— Provided passage —
"""

11 Nov, 2004 By: Melinda Saccone


Consumers turn to TV ads and radio spots as their primary source of new DVD release information, but they rated video stores as their No. 2 source for finding out what's new on DVD.

Nearly two-thirds of all consumers first hear of new releases coming out on disc either on TV or radio, according to Video Store Magazine's 2004 Consumer Home Entertainment survey.

TV and radio were most likely to capture the attention of lower income households and the younger demographic, the survey revealed. Seventy percent of consumers under the age of 20 relied on TV and radio for new-release information. Nearly three-fourths of consumers with annual incomes of less than $20,000 cited TV and radio as their primary source for new-release information.

Video stores ranked second overall among consumers as to where they find out what is new on DVD, with one-fourth of consumers surveyed saying that is where they usually find out about new product. Video stores ranked higher as a source of information among consumers in their 40s and with those whose incomes are more than $60,000 than with the overall population.

Newspapers and magazines came in third for new DVD information, with 15 percent of consumers citing print media as their primary source to find out about new releases. However, for consumers who were in their 50s, that figure nearly doubled, with 26 percent citing newspapers and magazines as their primary source for new-release information.

The Internet and theatrical and video trailers tied for fourth, with 11 percent of consumers saying that was how they find out what's new on DVD.

High-volume buyers were more likely to find out about new releases at the video store than the overall population, with 31 percent of consumers who buy on average more than 20 discs per year saying that is where they usually find their information.

"""

— Data lines —
"""

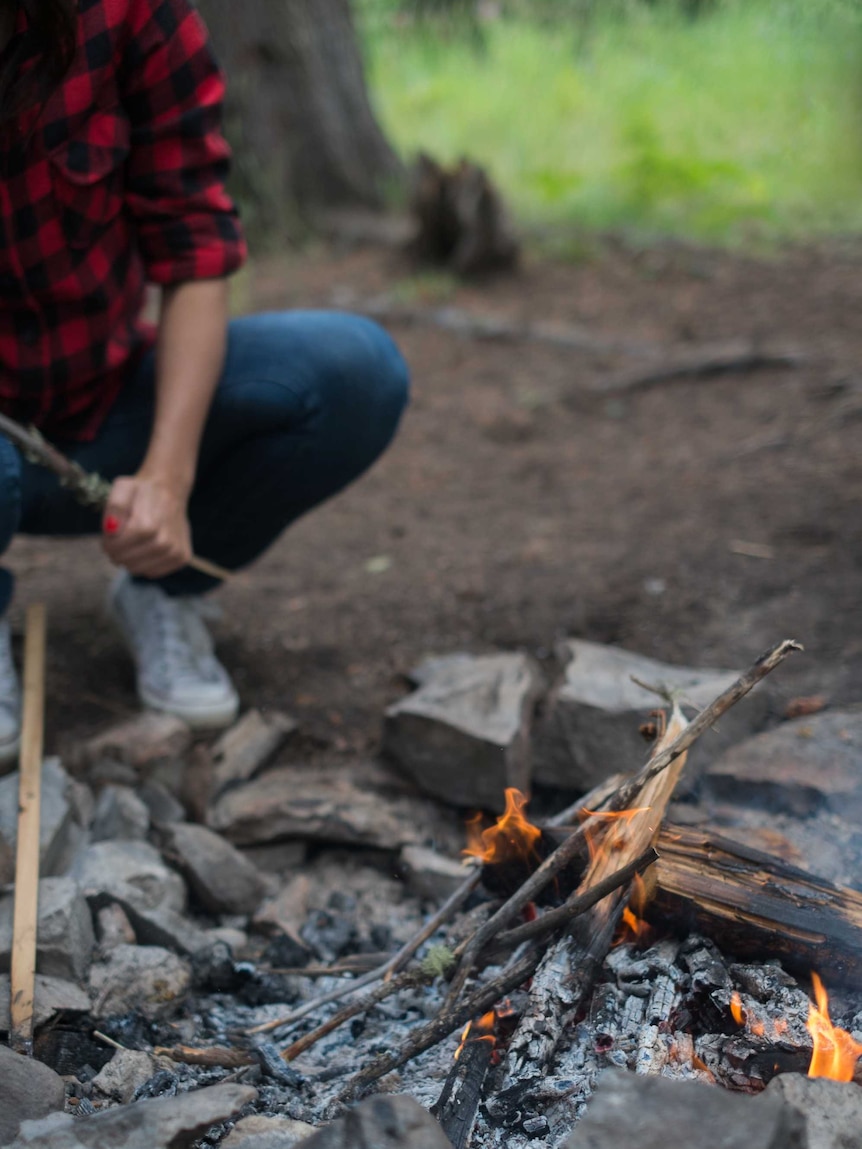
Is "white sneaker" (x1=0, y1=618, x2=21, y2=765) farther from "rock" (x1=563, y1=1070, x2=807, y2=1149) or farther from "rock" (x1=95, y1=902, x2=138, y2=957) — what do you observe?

"""

— Objective 1 —
Answer these questions from the DVD survey article, one per line:
(a) What share of consumers under the age of 20 relied on TV and radio for new-release information?
(b) What percentage of consumers in their 50s cited newspapers and magazines as their primary source?
(c) Which sources tied for fourth place?
— Objective 2 —
Please pick up the DVD survey article after its last sentence and continue it.

— Answer 1 —
(a) Seventy percent.
(b) 26 percent.
(c) The Internet and theatrical and video trailers, each cited by 11 percent of consumers.

— Answer 2 —
High-volume buyers were less likely to find out about new releases from TV or radio, with just more than half saying TV and radio were their primary information source. And they were nearly twice as likely to find out about new releases on the Internet than the overall population, with 20 percent pegging the Web as their primary source for new DVD information.

Gender also played a deciding role in where consumers found out about new movies coming to DVD. Men were nearly twice as likely to surf the Web for new-release information than women.

The number of DVD players owned and the length of ownership also affected where consumers got their information.

The more players owned and the longer a household has owned a DVD player, the less likely they were to obtain new-release information via TV and radio. This group was also more likely to use the Internet as a source of DVD information.

Multiplayer households were the least likely to obtain new-release information from TV or radio, with only 48 percent citing media as their primary source for new-release information. One-third of multiplayer households get their information from the video store, while 19 percent rely on the Internet.